* Problems
[1] In the vLLM LMCache utilities reference, what does the function hex_hash_to_int16 do?
[2] Carry on the vLLM LMCache utilities reference from its final line.

* Supplied passage
`vllm.distributed.kv_transfer.kv_connector.v1.lmcache_integration.utils` ¶

Functions:

apply_mm_hashes_to_token_ids –

Overwrite token_ids in-place for multimodal placeholders using
create_lmcache_metadata –

Create LMCacheEngineMetadata from vLLM configuration.
extract_mm_features –

Normalize multimodal information from a Request into parallel lists.
hex_hash_to_int16 –

Convert a hex hash string to a 16-bit integer.
is_false –

Check if the given string value is equivalent to 'false'.
lmcache_get_or_create_config –

Get the LMCache configuration from the environment variable

`apply_mm_hashes_to_token_ids(token_ids, mm_hashes, mm_positions)` ¶

Overwrite token_ids in-place for multimodal placeholders using efficient slice assignments.

* Information provided

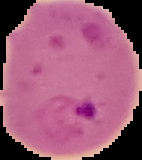

image size = 142×160 pixels
malaria status = parasitized
image type = segmented cell region with the area outside set to black
preparation = thin blood smear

* The answers
[1] It converts a hex hash string to a 16-bit integer.

[2]
Source code in vllm/distributed/kv_transfer/kv_connector/v1/lmcache_integration/utils.py

def apply_mm_hashes_to_token_ids(
    token_ids: torch.Tensor,
    mm_hashes: list[str],
    mm_positions: list["PlaceholderRange"],
) -> torch.Tensor:
    """
    Overwrite token_ids in-place for multimodal placeholders using
    efficient slice assignments.
    """
    n = token_ids.size(0)
    for hash_str, placeholder in zip(mm_hashes, mm_positions):
        start, length = placeholder.offset, placeholder.length
        if start >= n:
            continue
        end = min(start + length, n)
        token_ids[start:end] = hex_hash_to_int16(hash_str)
    return token_ids

`create_lmcache_metadata(vllm_config=None, model_config=None, parallel_config=None, cache_config=None)` ¶

Create LMCacheEngineMetadata from vLLM configuration.

This function extracts common metadata creation logic that was duplicated across multiple files.

Parameters:

vllm_config ¶
(VllmConfig, default: None ) –

vLLM configuration object containing model, parallel, and cache configs (alternative to individual config parameters)
model_config ¶
(ModelConfig, default: None ) –

Model configuration (alternative to vllm_config)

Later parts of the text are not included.